> [Selected extract]:
==============================

Bull, one of the things I have been looking for is an OPEC committment to extending the cuts beyond next March. It never made sense that they would raise output during the shoulder season so if this is true, it is very positive especially if the IEA drawdown estimates for 4Q/1Q prove to be accurate.
cnniw.newsreal.com@2@3@3@1030&path=News/Category.NRdb@2@7
Oil gets double boost Source: CNNfn
LONDON (CNNfn) - A double dose of good news for the oil industry on both sides of the supply and demand chain lifted both petrochemical stocks and the price of benchmark crude Tuesday.
The biggest impetus came from Kuwaiti oil minister, Sheikh Saud Nasser al-Sabah, who said the 11 members of the Organization of the Petroleum Exporting Countries had already agreed in principle to extend their output limits beyond next March's expiration date.

==============================

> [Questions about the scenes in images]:
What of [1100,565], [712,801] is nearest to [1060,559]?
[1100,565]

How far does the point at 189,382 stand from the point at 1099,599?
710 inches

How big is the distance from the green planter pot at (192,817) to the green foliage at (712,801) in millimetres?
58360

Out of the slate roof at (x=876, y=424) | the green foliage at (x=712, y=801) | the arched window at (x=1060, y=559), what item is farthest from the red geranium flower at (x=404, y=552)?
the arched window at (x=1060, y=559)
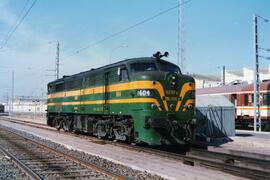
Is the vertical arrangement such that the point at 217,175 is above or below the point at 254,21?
below

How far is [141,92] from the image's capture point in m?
15.4

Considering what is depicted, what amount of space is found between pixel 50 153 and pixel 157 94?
492 cm

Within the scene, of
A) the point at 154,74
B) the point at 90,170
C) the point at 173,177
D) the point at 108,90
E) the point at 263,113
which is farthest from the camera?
the point at 263,113

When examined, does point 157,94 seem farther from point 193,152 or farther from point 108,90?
point 108,90

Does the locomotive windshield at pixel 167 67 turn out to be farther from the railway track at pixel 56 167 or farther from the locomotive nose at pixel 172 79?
the railway track at pixel 56 167

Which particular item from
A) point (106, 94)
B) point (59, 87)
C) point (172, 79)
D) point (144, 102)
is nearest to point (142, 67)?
point (172, 79)

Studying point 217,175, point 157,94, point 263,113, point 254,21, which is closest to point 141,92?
point 157,94

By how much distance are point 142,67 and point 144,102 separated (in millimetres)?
1913

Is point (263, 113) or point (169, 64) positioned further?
point (263, 113)

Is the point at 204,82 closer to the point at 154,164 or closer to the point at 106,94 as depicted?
the point at 106,94

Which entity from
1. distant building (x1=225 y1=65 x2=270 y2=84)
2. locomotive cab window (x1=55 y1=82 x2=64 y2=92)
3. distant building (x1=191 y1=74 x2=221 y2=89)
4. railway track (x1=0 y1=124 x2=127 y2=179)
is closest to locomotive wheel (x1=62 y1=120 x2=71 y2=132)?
locomotive cab window (x1=55 y1=82 x2=64 y2=92)

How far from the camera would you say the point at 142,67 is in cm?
1655

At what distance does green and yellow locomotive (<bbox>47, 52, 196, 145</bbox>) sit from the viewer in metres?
15.2

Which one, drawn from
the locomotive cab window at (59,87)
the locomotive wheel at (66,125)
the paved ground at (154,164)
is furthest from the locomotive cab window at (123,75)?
the locomotive cab window at (59,87)
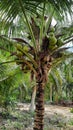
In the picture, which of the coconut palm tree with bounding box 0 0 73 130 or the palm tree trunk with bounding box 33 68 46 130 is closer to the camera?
the coconut palm tree with bounding box 0 0 73 130

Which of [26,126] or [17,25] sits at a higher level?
[17,25]

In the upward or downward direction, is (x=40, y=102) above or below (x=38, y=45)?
below

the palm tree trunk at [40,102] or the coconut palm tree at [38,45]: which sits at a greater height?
the coconut palm tree at [38,45]

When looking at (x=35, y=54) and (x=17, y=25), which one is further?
(x=17, y=25)

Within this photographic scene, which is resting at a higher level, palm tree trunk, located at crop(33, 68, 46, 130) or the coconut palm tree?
the coconut palm tree

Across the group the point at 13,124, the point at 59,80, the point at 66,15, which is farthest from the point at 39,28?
the point at 13,124

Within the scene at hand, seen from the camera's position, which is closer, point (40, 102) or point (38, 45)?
point (40, 102)

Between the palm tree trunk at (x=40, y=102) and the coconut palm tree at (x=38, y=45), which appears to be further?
the palm tree trunk at (x=40, y=102)

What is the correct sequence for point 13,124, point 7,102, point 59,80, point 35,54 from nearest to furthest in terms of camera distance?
point 35,54 → point 59,80 → point 13,124 → point 7,102

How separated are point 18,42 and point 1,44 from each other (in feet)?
2.32

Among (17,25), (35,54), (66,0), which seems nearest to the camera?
(66,0)

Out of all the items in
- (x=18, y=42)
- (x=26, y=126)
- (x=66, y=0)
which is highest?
(x=66, y=0)

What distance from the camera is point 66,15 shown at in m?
4.79

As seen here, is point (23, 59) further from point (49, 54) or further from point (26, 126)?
point (26, 126)
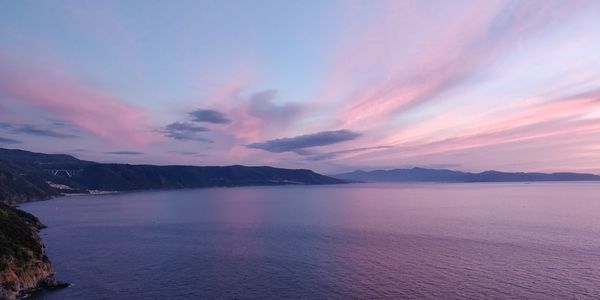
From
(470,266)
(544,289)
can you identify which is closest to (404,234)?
(470,266)

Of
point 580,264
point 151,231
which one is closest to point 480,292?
point 580,264

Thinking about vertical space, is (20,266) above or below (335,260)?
above

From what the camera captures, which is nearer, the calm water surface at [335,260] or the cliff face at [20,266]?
the cliff face at [20,266]

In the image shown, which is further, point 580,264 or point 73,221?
point 73,221

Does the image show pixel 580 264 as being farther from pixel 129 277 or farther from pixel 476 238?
pixel 129 277

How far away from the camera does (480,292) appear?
218 ft

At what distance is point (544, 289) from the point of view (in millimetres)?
67688

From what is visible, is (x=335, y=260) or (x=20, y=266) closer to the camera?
(x=20, y=266)

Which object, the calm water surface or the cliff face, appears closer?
the cliff face

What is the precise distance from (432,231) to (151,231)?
10094 centimetres

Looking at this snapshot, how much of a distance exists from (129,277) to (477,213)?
527 ft

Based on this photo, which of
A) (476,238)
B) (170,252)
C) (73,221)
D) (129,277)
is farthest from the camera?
(73,221)

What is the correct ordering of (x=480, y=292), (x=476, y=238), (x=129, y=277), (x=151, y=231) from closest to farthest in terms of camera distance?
1. (x=480, y=292)
2. (x=129, y=277)
3. (x=476, y=238)
4. (x=151, y=231)

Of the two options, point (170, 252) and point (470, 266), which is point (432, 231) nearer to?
point (470, 266)
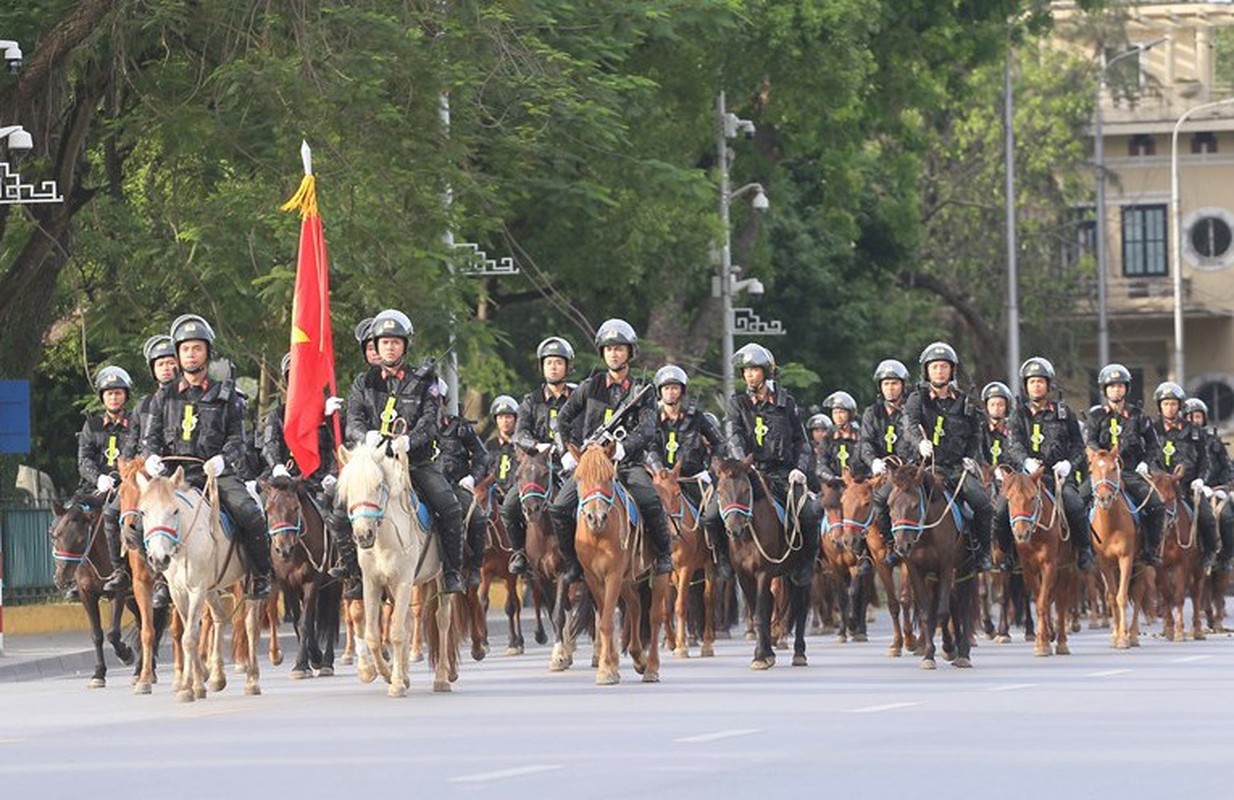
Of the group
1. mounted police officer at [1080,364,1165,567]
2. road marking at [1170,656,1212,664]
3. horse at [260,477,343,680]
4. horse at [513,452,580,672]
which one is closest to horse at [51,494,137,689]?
horse at [260,477,343,680]

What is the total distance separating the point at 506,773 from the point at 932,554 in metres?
10.5

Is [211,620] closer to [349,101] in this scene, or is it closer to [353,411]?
[353,411]

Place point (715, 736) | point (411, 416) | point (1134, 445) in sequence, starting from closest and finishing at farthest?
point (715, 736) < point (411, 416) < point (1134, 445)

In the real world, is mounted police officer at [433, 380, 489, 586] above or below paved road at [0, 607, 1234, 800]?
above

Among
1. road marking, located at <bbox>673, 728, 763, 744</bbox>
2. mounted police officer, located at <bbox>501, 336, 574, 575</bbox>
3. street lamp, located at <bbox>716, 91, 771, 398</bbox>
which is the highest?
street lamp, located at <bbox>716, 91, 771, 398</bbox>

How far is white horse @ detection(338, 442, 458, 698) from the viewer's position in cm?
2106

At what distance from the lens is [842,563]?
3128cm

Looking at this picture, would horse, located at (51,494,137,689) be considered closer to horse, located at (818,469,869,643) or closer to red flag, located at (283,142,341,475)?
red flag, located at (283,142,341,475)

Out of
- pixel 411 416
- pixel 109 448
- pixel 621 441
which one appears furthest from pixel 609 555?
pixel 109 448

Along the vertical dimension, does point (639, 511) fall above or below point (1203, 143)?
below

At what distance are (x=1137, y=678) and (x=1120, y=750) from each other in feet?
22.8

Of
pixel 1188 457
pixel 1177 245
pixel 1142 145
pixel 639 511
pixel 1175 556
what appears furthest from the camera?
pixel 1142 145

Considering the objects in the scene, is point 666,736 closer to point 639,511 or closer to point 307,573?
point 639,511

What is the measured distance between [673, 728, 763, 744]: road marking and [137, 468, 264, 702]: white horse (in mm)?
5021
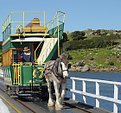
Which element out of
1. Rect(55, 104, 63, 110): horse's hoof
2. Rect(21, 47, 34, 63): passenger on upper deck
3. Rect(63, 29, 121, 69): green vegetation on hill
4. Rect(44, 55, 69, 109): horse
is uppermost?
Rect(63, 29, 121, 69): green vegetation on hill

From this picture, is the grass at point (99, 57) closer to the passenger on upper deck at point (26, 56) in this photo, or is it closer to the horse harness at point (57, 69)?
the passenger on upper deck at point (26, 56)

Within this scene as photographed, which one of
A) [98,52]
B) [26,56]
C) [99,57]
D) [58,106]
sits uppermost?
[98,52]

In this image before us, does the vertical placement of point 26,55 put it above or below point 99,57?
below

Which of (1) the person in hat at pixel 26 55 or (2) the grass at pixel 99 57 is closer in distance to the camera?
(1) the person in hat at pixel 26 55

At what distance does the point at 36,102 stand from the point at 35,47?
326 cm

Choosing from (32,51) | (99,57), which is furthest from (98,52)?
(32,51)

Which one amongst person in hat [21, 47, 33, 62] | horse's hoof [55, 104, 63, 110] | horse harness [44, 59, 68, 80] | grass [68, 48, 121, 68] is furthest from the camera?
grass [68, 48, 121, 68]

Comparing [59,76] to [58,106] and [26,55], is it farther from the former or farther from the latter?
[26,55]

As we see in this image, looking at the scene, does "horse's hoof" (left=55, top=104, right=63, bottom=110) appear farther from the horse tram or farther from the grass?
the grass

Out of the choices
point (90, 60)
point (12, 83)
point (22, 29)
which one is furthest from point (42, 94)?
point (90, 60)

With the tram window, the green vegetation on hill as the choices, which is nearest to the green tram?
the tram window

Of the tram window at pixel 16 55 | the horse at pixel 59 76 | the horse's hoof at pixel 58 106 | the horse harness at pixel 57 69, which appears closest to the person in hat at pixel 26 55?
the tram window at pixel 16 55

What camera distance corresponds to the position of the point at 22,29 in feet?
75.1

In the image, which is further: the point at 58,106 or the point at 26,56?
the point at 26,56
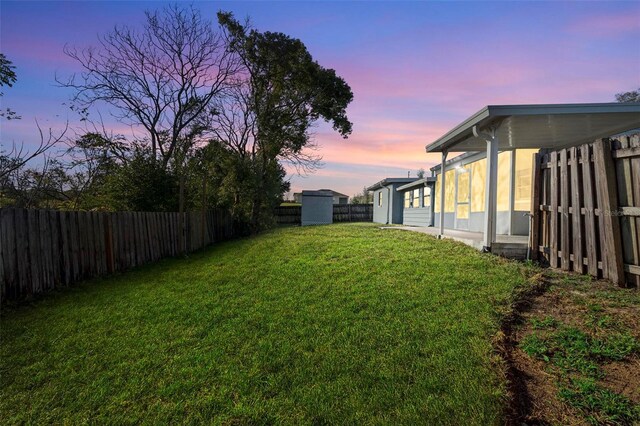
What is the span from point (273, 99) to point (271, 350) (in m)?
15.5

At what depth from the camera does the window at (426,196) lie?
48.1ft

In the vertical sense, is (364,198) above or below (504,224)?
above

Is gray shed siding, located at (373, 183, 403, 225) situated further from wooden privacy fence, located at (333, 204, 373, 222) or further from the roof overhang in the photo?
the roof overhang

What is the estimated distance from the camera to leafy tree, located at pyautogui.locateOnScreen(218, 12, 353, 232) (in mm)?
15656

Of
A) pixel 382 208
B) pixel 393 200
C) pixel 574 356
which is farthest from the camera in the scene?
pixel 382 208

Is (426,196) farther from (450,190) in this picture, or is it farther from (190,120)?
(190,120)

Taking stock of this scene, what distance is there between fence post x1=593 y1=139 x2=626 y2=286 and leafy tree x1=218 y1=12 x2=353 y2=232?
1148cm

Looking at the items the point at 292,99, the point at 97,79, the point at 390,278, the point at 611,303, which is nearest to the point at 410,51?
the point at 390,278

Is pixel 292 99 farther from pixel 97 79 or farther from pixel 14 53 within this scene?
pixel 14 53

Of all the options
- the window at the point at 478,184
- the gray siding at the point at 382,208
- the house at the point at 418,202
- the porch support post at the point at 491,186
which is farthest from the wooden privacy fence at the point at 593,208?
the gray siding at the point at 382,208

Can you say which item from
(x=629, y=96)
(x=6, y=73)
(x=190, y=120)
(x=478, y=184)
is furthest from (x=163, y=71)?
(x=629, y=96)

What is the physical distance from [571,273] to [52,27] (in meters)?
11.3

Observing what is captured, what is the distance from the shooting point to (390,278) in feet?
16.0

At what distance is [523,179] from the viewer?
802cm
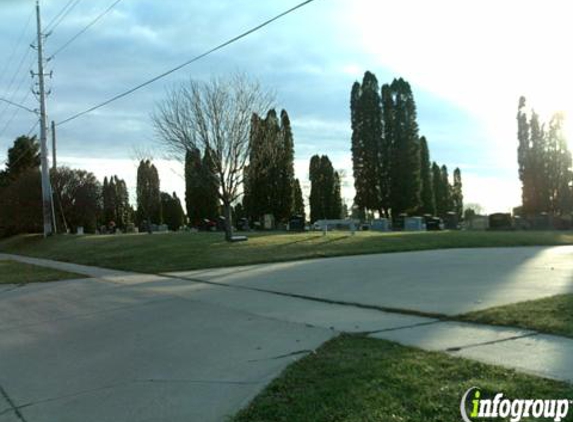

==============================

> [The exercise]: Reproduce word for word the passage of the OPEC output cuts text above that lies between "The biggest impetus" and "March's expiration date.", inclusive.

> [Finished answer]:
The biggest impetus came from Kuwaiti oil minister, Sheikh Saud Nasser al-Sabah, who said the 11 members of the Organization of the Petroleum Exporting Countries had already agreed in principle to extend their output limits beyond next March's expiration date.